Kleihues was awarded his first commission in the US in 1991. Following a year-long search and the review of more than 200 nominations, the Museum of Contemporary Art (MCA), Chicago, announced Kleihues' selection as architect of the MCA's new home. His design combines his "poetic rationalist style" with respect for the functions of the building. The design takes account of the tradition of modern architecture in Chicago and conveys both clarity of structure and a spirit of innovation. It received wide praise. Deborah Solomon, art critic of The Wall Street Journal, thought the interior "probably the most viewer-friendly in the country".

In an entirely different direction, in 1992 Kleihues embarked upon a shopping and garage complex in Santiago de Compostela, Spain, a town now considered by Unesco a World Heritage Site. Santiago is certainly one of Spain's most monumental towns, with a particular architectural style of its own, thus presenting him with a new challenge to produce something functional which blended in with its ancient buildings.

German reunification in 1990, and the reuniting of East and West Berlin, presented great challenges and opportunities for Kleihues and other architects. He was responsible for the Kant Dreieck, the brief for which called for a slender tower that would create a landmark profile on the city skyline. He won First Prize, and was awarded the 1994 Prize from the German Association of Architects.

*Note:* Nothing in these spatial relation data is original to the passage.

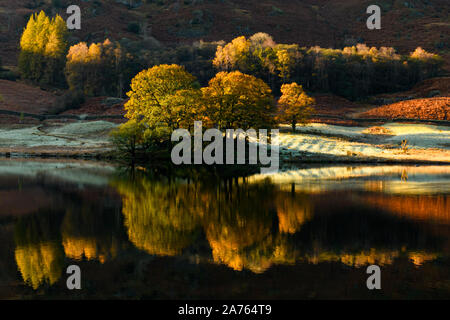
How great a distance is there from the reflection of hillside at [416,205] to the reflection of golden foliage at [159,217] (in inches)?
359

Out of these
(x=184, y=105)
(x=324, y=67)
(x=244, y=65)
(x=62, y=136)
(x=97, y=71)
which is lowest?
(x=62, y=136)

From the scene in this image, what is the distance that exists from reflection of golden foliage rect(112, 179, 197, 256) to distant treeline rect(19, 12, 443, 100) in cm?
7127

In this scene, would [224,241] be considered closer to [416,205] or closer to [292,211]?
[292,211]

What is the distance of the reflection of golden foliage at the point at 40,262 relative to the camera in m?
12.4

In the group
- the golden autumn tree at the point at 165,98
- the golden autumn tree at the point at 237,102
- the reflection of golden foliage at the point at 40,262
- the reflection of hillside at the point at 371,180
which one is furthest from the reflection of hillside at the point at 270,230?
the golden autumn tree at the point at 237,102

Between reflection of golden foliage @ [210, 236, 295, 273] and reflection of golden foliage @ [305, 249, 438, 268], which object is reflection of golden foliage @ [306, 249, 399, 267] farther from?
reflection of golden foliage @ [210, 236, 295, 273]

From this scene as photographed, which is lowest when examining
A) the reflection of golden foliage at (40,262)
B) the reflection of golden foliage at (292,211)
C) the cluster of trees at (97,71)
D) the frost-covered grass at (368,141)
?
the reflection of golden foliage at (292,211)

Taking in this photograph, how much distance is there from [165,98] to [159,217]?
31.4 metres

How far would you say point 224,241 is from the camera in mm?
16188

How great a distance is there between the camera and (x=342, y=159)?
5256cm

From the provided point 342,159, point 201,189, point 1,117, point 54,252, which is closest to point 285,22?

He was not without his critics. The Four Seasons Hotel, close to the Brandenburg Gate in what was East Berlin, was thought by some not to be an enhancement of this historical district. His astonishing Triangle Building is situated in the middle of the complex of buildings in the Friedrichstadt district, which was bisected by the former "Checkpoint Charlie" dividing the two parts of Cold War Berlin.

Kleihues received several honours, including the German Order of Merit, first class, in 1988 and in the following year was elected honorary member of the American Institute of Architects.